Written exercise: Exactly as written, transcribe the lines that run from the one containing "At what distance from the lens" to the end of the records below.

Collected data:
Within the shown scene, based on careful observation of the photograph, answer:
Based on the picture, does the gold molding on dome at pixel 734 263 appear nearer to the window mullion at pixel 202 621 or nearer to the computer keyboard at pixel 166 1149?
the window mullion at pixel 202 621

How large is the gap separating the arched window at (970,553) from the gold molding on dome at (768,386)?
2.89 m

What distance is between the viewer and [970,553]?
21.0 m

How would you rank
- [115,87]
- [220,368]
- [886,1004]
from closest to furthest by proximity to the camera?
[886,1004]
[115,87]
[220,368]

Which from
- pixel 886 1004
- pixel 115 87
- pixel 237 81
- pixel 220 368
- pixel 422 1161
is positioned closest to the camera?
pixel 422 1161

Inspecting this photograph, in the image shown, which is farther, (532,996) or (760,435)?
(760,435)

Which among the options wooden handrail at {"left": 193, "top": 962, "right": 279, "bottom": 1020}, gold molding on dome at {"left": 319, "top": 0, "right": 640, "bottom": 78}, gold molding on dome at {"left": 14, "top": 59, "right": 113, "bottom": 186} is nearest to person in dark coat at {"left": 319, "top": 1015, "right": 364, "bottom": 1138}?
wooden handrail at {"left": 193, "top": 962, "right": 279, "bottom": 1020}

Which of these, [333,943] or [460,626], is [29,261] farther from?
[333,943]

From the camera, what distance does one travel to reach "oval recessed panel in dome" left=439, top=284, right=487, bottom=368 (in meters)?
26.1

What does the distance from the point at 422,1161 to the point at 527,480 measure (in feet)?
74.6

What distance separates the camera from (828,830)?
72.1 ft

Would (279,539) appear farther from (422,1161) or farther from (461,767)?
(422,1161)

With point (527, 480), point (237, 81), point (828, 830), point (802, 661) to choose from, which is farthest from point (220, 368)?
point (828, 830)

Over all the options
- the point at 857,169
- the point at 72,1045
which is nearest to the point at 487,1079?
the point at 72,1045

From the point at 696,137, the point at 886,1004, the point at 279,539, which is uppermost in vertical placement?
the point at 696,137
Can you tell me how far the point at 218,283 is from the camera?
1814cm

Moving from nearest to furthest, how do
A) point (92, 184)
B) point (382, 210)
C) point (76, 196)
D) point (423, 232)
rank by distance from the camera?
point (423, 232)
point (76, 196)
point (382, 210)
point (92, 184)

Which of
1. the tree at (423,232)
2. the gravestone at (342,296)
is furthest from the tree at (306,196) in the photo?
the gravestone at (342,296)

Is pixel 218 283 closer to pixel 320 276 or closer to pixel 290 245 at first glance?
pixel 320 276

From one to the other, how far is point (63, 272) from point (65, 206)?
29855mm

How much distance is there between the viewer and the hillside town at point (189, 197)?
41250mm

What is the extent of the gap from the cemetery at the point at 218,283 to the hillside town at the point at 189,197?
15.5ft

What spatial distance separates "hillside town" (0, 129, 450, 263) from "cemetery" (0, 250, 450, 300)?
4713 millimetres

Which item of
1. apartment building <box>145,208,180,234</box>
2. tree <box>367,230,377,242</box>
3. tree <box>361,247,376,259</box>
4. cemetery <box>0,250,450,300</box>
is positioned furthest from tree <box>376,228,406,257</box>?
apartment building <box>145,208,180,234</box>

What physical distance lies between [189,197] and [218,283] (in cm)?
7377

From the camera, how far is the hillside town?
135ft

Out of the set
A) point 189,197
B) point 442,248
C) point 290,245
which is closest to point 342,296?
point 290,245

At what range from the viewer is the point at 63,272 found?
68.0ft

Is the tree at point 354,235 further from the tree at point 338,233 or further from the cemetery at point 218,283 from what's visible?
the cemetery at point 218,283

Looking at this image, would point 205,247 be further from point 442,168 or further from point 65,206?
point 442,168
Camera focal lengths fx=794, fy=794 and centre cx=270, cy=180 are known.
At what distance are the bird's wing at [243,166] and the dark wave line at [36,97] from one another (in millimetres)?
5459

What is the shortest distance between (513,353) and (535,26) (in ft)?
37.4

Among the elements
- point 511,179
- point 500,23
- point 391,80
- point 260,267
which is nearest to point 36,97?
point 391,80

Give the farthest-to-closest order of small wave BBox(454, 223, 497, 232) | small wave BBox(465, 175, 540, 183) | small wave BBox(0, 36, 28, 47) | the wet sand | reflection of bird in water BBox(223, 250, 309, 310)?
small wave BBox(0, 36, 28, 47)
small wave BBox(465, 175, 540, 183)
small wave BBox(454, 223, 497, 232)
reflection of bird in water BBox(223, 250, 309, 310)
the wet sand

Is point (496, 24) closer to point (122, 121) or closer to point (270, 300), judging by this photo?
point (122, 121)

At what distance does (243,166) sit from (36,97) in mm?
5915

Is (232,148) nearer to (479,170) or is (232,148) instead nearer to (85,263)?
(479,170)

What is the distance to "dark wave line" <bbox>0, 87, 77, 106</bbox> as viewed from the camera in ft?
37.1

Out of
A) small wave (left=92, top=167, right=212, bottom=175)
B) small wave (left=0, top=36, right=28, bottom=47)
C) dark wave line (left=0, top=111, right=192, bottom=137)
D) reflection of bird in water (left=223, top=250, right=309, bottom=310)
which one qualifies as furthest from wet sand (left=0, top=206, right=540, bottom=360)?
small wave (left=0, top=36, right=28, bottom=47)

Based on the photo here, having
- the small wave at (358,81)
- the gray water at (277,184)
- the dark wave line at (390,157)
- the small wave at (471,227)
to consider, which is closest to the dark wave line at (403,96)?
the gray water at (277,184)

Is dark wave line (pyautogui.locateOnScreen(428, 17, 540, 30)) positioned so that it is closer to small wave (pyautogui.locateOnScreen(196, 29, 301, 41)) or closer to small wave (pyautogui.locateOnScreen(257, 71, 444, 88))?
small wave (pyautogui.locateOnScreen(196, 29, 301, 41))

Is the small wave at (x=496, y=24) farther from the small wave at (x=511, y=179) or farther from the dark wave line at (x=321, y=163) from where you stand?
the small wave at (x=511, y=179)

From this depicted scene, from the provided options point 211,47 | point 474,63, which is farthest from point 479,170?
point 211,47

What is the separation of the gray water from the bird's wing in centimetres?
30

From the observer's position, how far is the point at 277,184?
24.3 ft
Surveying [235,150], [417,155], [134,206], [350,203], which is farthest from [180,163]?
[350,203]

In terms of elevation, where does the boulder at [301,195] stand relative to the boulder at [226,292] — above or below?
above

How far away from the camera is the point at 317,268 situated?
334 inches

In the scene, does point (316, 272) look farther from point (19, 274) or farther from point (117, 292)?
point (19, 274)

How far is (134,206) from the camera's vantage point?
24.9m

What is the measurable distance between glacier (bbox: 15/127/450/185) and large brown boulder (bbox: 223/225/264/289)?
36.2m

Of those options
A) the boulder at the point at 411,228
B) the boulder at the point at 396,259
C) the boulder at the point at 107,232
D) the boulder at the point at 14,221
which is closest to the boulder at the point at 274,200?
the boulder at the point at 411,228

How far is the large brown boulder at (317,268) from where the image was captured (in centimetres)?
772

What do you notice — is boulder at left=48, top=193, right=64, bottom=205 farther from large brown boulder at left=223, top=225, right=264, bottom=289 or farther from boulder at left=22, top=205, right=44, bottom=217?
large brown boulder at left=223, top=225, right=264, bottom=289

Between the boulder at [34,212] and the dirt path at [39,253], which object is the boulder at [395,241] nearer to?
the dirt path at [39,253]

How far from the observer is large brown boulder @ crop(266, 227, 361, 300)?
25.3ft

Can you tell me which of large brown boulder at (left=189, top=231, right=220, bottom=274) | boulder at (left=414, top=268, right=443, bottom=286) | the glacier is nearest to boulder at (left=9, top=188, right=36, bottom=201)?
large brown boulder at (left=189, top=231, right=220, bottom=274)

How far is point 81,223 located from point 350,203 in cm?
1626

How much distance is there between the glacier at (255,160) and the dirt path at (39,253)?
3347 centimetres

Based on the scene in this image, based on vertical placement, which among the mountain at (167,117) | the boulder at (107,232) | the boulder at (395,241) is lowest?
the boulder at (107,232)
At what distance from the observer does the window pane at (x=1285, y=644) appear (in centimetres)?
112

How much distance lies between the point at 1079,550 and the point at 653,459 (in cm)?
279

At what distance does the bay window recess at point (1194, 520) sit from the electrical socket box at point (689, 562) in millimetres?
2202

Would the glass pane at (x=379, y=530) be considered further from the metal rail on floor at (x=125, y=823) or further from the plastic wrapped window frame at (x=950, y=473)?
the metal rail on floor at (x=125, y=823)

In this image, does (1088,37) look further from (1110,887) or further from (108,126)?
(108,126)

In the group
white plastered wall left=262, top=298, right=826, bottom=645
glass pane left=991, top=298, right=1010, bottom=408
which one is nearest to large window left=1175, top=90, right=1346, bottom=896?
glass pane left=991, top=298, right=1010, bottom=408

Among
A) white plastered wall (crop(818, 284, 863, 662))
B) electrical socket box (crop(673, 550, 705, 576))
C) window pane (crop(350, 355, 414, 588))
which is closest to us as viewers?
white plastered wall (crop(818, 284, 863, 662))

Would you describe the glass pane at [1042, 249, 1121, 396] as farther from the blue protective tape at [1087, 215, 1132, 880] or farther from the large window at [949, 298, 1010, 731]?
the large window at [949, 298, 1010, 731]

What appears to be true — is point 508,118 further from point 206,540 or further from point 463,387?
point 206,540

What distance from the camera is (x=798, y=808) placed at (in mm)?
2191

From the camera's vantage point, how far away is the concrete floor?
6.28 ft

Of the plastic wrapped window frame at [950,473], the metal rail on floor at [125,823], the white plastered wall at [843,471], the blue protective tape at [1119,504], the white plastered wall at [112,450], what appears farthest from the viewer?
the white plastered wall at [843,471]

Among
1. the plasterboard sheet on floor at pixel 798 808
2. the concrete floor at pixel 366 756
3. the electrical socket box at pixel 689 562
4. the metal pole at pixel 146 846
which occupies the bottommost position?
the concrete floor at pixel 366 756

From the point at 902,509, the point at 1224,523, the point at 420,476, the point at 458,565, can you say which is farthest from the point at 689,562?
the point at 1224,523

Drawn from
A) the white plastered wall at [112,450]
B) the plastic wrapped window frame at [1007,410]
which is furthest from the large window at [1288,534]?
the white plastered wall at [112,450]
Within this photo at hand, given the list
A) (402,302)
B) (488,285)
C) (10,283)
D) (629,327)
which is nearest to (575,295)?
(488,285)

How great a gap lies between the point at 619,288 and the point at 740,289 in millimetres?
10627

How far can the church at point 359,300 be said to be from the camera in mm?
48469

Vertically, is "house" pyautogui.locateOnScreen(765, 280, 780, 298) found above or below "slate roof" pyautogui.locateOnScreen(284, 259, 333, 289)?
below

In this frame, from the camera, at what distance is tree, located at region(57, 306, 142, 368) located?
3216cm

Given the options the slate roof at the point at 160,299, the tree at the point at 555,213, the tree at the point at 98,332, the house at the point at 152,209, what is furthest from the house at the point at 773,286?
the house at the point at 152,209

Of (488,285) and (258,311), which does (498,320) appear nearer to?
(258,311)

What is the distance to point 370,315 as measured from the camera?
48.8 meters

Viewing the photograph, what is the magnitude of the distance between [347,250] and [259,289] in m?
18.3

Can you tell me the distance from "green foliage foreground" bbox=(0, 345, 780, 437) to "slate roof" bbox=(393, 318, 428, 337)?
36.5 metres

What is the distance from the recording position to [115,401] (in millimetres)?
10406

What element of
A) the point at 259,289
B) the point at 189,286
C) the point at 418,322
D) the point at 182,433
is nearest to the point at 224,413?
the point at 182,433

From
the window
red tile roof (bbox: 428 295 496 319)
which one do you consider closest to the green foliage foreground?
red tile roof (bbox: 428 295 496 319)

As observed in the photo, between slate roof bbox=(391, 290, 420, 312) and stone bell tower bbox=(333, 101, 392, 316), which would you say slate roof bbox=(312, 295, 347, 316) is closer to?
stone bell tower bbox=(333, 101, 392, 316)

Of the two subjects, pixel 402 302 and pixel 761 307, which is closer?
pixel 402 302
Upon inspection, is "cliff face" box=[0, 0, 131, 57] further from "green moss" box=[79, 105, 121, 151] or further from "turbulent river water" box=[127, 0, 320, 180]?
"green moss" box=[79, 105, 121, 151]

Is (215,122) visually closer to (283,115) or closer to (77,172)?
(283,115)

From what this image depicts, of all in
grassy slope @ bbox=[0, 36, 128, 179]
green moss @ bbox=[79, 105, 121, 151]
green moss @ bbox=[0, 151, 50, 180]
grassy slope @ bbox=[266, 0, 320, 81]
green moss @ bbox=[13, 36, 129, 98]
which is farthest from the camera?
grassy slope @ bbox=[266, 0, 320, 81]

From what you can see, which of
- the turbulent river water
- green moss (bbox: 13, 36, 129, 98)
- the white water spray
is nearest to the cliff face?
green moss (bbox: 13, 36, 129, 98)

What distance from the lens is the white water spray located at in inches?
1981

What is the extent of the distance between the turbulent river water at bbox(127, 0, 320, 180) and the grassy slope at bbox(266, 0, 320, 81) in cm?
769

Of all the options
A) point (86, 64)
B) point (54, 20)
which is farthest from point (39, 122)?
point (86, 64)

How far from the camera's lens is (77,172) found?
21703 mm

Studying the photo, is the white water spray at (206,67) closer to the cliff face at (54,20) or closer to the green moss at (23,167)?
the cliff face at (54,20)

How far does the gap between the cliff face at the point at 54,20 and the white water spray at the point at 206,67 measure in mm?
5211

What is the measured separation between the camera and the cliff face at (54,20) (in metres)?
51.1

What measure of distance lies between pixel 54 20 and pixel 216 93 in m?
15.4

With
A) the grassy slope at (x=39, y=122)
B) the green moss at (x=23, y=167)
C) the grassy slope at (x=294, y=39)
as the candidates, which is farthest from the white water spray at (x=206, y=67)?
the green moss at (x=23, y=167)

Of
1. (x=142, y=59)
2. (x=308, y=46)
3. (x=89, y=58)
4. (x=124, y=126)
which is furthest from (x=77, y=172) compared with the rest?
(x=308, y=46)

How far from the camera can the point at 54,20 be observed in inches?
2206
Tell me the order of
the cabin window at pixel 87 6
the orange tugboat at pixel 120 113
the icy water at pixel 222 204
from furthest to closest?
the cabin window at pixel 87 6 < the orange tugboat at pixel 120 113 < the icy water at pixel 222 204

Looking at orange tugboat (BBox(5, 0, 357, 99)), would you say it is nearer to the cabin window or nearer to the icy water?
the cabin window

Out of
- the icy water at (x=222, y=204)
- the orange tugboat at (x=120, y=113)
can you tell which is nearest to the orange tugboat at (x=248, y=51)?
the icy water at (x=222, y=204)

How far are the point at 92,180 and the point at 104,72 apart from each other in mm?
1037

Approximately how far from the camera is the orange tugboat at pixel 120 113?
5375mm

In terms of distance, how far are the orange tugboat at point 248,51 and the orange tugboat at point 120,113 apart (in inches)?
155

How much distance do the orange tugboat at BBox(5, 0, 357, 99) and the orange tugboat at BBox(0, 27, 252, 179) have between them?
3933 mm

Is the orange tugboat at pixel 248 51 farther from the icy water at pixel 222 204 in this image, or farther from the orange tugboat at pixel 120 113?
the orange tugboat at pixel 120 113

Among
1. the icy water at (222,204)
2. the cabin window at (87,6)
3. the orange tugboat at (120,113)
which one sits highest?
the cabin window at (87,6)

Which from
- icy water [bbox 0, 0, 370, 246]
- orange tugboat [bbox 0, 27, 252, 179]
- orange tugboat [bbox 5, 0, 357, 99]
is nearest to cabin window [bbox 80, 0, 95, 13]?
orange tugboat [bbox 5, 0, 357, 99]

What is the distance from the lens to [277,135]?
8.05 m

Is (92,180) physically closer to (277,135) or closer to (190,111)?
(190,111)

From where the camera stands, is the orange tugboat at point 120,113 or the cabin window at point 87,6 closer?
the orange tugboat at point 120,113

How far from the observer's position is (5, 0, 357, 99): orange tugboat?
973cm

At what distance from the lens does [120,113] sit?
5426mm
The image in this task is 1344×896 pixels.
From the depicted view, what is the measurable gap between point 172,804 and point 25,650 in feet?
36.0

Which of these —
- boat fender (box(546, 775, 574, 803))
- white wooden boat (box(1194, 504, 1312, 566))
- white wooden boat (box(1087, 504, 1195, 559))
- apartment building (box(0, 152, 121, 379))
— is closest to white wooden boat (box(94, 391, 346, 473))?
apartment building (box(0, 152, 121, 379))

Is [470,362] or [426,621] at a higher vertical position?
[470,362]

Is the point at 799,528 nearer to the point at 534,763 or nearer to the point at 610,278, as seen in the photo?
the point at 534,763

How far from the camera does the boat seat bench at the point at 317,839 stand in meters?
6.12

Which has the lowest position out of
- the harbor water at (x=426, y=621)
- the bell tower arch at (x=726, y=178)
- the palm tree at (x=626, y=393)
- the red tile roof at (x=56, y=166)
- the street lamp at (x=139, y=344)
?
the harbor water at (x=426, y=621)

Result of this task:
At what distance from the lens does [120,113] sit?
5426mm
The image in this task is 1344×896 pixels.
From the depicted view, what is the measurable gap between point 172,804 and point 25,650 in feet?
36.0

Which of these —
- boat fender (box(546, 775, 574, 803))
- white wooden boat (box(1194, 504, 1312, 566))
- white wooden boat (box(1087, 504, 1195, 559))
- apartment building (box(0, 152, 121, 379))
— is closest to white wooden boat (box(94, 391, 346, 473))?
apartment building (box(0, 152, 121, 379))

Is [470,362] or [426,621] at a higher vertical position?
[470,362]

Is the point at 799,528 nearer to the point at 534,763 or nearer to the point at 610,278, as seen in the photo?
the point at 534,763

How far from the camera does the boat seat bench at the point at 317,839 stand in meters?
6.12

Which has the lowest position out of
- the harbor water at (x=426, y=621)
- the bell tower arch at (x=726, y=178)
- the palm tree at (x=626, y=393)
- the red tile roof at (x=56, y=166)
- the street lamp at (x=139, y=344)
?
the harbor water at (x=426, y=621)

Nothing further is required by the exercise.